Lab Sections take place in special “Collaborate Classrooms” which are equipped with laptops. There are only a fixed number of seats and laptops in these classrooms, meaning we cannot under any circumstance over-enroll sections. Therefore, if you want to switch section unofficially (we do not have the ability to switch your official enrollment through GOLD), please follow the steps at this link. Any requests to switch sections that do not adhere to the guidelines posted at that link will be ignored.

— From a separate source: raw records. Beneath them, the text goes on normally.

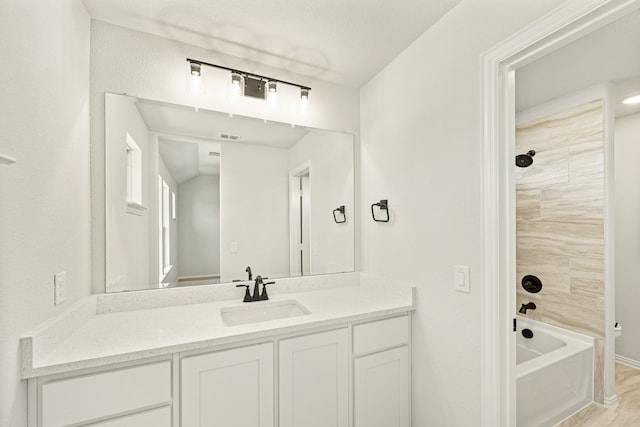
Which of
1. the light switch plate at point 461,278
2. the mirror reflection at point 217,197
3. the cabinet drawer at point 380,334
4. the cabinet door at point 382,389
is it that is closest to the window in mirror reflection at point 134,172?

Disabled Students Program (DSP)

If you have a disability, or otherwise require accommodations for the exams and/or quizzes please reach out to the Disabled Students Program (DSP) ASAP to ensure your request(s) for accommodation can be processed. We ask that all requests be logged at least a week in advance, to ensure the system enough time to process. Please note that we cannot grant any requests for accommodations unless they come to us from DSP directly.

Technology Needs

As a part of this course, you will be required to program in R. Though the Lab Sections take place in specially designed classrooms that come equipped with computers, your homework and quizzes may cover R-related questions, which means we expect you to have access to a laptop capable of connecting to the internet. If you do not currently possess such a laptop, please check out UCSB’s Basic Needs Resource page on Technology Resources to try and acquire one.

Disclaimer

The instructor reserves the right to modify this syllabus if he deems such modifications academically advisable. Such modifications, should they occur, will be announced publicly.

Faculty Mentor

The faculty mentor for this course is Dr. Drew Carter. They can be reached at carter@pstat.ucsb.edu. Please note that Dr. Carter will not be able to authorize regrades or accommodations/extensions for the course; for such inquiries, please utilize the communications channels listed above. Thank you!